[BEGIN]

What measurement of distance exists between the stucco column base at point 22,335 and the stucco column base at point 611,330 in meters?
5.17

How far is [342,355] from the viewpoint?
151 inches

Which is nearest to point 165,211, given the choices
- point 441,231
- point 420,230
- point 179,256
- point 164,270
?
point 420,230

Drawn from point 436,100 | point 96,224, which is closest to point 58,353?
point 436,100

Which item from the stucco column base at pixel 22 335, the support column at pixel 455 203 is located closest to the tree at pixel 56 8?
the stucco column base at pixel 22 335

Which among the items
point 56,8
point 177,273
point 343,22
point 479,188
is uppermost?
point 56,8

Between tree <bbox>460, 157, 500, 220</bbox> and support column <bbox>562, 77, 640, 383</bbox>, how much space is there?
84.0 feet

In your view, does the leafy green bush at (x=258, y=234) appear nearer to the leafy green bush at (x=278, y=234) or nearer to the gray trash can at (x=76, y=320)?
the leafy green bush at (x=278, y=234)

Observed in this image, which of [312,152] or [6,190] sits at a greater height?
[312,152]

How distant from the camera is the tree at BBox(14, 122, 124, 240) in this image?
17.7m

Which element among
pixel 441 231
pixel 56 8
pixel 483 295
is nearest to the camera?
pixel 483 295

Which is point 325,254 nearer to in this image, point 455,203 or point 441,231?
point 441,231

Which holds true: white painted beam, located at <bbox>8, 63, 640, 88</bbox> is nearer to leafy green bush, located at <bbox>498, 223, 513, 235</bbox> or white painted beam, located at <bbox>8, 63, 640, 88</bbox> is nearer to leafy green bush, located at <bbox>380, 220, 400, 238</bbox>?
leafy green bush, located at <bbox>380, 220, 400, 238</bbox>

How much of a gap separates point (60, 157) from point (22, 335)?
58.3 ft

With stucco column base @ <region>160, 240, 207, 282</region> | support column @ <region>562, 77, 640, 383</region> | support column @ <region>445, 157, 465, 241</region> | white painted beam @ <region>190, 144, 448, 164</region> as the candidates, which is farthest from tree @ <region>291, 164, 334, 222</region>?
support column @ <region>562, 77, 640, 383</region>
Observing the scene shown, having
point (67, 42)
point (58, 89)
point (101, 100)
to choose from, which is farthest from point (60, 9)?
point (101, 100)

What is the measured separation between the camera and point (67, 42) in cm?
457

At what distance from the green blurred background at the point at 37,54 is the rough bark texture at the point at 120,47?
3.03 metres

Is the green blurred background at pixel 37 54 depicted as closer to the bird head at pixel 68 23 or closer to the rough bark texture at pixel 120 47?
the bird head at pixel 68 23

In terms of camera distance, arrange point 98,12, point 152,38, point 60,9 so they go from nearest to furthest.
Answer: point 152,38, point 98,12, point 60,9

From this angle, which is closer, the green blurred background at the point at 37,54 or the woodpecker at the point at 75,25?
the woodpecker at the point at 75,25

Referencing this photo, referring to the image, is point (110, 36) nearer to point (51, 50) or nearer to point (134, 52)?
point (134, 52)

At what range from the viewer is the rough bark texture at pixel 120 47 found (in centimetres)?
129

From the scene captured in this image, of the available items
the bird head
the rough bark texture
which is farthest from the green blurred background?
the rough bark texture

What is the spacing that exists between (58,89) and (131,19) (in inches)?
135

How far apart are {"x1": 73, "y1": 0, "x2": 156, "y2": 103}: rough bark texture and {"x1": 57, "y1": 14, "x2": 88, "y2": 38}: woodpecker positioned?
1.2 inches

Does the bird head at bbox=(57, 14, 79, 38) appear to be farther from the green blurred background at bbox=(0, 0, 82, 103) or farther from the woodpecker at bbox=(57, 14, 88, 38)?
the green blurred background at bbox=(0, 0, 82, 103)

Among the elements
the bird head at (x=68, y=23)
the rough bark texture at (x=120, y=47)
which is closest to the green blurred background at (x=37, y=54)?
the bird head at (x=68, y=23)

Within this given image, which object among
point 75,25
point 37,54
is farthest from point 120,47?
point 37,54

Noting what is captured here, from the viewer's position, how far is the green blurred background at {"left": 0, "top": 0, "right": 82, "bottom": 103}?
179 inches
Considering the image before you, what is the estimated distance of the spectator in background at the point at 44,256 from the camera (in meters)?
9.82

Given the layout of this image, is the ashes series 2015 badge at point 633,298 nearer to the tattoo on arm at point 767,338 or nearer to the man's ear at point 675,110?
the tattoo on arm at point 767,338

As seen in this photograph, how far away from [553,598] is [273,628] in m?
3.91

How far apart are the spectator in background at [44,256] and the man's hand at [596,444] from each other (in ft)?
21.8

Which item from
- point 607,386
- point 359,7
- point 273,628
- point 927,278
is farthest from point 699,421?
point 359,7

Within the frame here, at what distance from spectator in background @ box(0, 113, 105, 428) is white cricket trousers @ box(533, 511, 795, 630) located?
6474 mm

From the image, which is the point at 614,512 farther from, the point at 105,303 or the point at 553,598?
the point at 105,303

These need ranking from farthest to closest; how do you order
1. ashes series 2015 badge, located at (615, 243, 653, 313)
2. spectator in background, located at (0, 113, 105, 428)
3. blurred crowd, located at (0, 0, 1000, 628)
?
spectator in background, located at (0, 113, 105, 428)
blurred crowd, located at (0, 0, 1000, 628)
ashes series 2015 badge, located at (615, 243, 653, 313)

[END]

# What to work on
Count the lines in the material above that contain the string "farther", where case counts. Reply with the number alone.

# Solution to this task
2